- Theatrical film poster
- Directed by: Rachel Ward
- Screenplay by: Joanna Murray-Smith Rachel Ward
- Produced by: Deborah Balderstone Bryan Brown
- Starring: Frances Berry Bryan Brown Matilda Brown
- Cinematography: Bonnie Elliott
- Edited by: Nick Meyers
- Production companies: New Townfilms Soapbox Industries
- Distributed by: Universal Pictures (Australia/New Zealand) Entertainment One (through Seville International; International)
- Release dates: 5 June 2019 (Sydney Film Festival); 8 August 2019;
- Running time: 100 minutes
- Country: Australia
- Language: English
- Box office: $3.2 million

= Palm Beach (2019 film) =

Palm Beach is a 2019 Australian comedy drama film directed by Rachel Ward, and starring Sam Neill and Bryan Brown, the latter of whom also co-produced the film.

==Plot==
A reunion party is being held at Palm Beach in Sydney by a group of lifelong friends.

==Cast==
- Frances Berry as Caitlin
- Bryan Brown as Frank
- Matilda Brown as Ella
- Richard E. Grant as Billy
- Aaron Jeffery as Doug
- Jacqueline McKenzie as Bridget
- Heather Mitchell as Eva
- Sam Neill as Leo
- Greta Scacchi as Charlotte
- Charlie Vickers as Dan
- Lisa Hensley as Lorna
- Claire van der Boom as Holly
- Renee Lim as Dr. Hall
- Felix Williamson as Taxi Driver

==Response==
===Box office===
Palm Beach grossed $3.2 million internationally, $3 million of this in Australia.

===Critical reception===
On review aggregator website Rotten Tomatoes, the film holds an approval rating of 48% based on 29 reviews, with an average rating of 5.1/10.

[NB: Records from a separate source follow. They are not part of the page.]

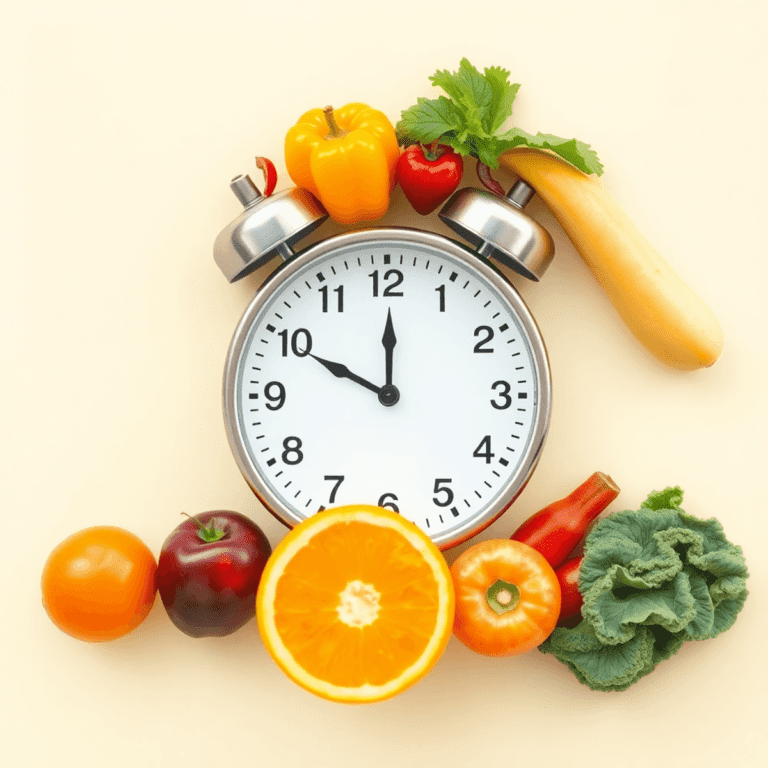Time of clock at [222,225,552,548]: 10:00
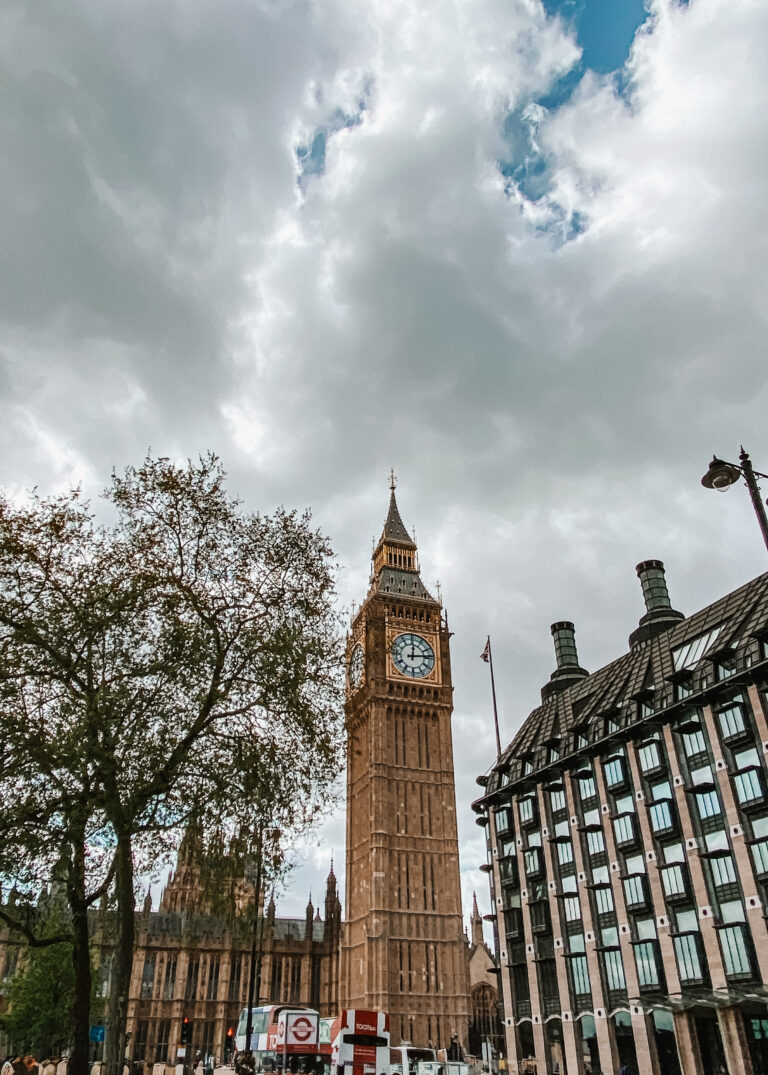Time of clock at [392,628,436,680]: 12:13
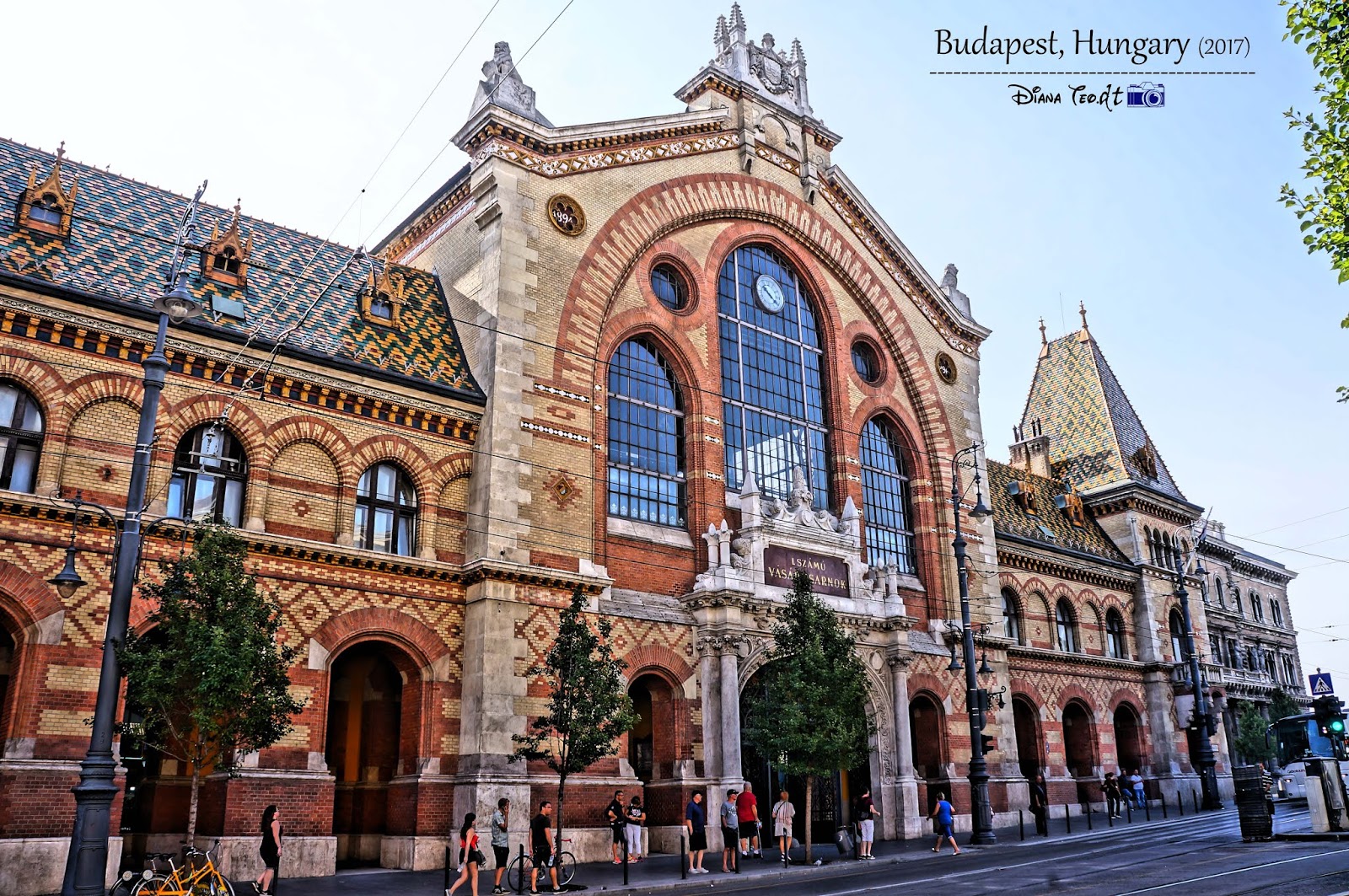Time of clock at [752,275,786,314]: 10:21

Sandra Hall of The Sydney Morning Herald wrote, "Rachel Ward's Palm Beach is a seniors' edition of The Big Chill, transplanted to Sydney's northern beaches and populated with a cast of Australian favourites [...] A less likeable group of actors could easily have been upstaged by the conspicuous perfection of the setting and the décor. This bunch hold their own, but a sharper script would have made them shine even brighter." Louise Keller of Urban Cinefile called the film "a good-hearted get-together of old friends and family when resentments flair, flailing relationships are revealed and secrets demand to be heard. But it aches for some grit."

==Soundtrack==

The original soundtrack was released on 19 July 2019, by Universal Music Australia and peaked at number 37 on the ARIA Charts.